Kelt Kültürü

Amphitrite

Banlı Kullanıcı
Katılım
28 Şub 2010
Mesajlar
350
Tepkime puanı
41
Bir soydan çok bir soyla birlikte bir kültür oluşturan Keltler, Kafkas bölgesindeki diğer Hint-Avrupa halkları gibi türedi. Plutarch, Keltlerin Kırım’dan geldikleri görüşünü savunur. Bazıları Balkan yarımadasına dağıldı, diğerleri Alplere ulaştı ve sonunda Roma’da toplandılar. Ama oradan kovuldular ve geriye kalanlar Orta Anadolu’ya göç ederek Galatya olarak bilinen ülkeyi kurdular. Diğerleri Danimarka ve Almanya’ya ulaştı, ancak Cermenlerce buradan sürüldüler.

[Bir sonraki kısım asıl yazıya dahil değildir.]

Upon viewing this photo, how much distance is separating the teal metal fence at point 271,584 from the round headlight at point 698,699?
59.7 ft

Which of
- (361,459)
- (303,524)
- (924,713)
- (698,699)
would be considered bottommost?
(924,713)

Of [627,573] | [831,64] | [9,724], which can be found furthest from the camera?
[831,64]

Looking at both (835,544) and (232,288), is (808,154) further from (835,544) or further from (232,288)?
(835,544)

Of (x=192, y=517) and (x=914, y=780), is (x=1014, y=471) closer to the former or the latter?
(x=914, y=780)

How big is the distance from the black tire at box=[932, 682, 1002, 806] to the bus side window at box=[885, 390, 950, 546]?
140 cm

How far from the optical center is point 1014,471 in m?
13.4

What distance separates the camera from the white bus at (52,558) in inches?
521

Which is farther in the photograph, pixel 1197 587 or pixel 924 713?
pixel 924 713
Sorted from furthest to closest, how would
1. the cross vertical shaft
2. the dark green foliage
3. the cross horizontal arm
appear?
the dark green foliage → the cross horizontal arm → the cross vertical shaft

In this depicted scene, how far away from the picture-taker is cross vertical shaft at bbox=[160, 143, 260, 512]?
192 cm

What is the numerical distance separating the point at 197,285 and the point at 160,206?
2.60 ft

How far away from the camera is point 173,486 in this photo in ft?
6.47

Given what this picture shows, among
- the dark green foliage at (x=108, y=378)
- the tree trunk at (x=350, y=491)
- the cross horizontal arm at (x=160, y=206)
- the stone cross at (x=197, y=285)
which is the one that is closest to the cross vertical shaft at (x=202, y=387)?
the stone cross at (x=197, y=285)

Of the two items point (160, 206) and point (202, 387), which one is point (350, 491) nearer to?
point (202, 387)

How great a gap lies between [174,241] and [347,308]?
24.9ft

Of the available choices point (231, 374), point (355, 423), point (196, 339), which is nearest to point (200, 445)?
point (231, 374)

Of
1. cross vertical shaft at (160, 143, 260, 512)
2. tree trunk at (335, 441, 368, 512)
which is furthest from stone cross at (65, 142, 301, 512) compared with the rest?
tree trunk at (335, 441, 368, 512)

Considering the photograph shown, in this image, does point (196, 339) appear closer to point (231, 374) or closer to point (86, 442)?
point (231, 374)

Bugünün Fransa, Hollanda, Belçika ve Lüksemburg’una girenler daha başarılıydı ve başlangıçta Romalıların Galya olarak bildiği Seine ve Garonne nehirlerinin arasında kalan bölgeye yerleştiler. İspanya, Portekiz, Fransa, Hollanda, Belçika ve Lüksemburg’dan Büyük Britanya ve İrlanda’ya geçtiler.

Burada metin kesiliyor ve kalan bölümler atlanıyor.